To do | Give the number of lines in the entries that contain "impala". State only the count.
[[ The data open ]]
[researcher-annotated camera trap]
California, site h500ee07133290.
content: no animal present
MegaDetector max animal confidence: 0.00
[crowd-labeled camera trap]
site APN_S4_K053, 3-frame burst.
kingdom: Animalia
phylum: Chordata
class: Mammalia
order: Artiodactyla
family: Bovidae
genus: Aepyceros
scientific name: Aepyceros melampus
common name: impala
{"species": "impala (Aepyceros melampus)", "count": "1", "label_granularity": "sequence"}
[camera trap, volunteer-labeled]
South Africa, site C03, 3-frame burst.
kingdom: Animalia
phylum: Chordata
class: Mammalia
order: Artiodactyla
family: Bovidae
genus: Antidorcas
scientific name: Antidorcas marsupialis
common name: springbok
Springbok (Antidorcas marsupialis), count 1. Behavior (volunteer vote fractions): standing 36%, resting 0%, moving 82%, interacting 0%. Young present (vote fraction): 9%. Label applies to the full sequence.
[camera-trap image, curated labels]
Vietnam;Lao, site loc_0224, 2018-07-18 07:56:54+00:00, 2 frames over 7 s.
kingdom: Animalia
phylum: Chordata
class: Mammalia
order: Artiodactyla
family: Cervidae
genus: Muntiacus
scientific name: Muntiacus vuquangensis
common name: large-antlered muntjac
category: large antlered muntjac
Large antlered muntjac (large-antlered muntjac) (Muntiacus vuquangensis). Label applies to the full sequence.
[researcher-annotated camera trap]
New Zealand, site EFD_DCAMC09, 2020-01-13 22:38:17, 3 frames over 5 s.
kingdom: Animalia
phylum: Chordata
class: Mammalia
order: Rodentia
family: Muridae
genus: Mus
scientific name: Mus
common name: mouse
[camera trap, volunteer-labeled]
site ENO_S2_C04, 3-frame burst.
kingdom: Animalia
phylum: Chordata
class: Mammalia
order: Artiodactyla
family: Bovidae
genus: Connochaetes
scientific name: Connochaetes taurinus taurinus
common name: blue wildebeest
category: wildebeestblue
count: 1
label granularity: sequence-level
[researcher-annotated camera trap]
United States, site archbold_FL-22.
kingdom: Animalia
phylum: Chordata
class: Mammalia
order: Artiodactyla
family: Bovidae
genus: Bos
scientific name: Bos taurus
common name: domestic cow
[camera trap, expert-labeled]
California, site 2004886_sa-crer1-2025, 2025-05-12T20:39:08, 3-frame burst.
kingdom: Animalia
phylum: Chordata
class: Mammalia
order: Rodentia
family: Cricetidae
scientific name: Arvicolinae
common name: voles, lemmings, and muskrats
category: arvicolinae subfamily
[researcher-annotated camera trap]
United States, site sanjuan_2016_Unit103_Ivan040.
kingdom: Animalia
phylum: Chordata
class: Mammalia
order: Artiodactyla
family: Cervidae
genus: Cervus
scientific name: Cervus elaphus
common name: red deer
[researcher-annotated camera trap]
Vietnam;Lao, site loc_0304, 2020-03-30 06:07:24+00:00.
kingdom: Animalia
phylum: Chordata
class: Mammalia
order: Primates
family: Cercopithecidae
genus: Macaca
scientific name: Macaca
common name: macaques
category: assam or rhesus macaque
[[ The data closed ]]
Response for this exercise | 2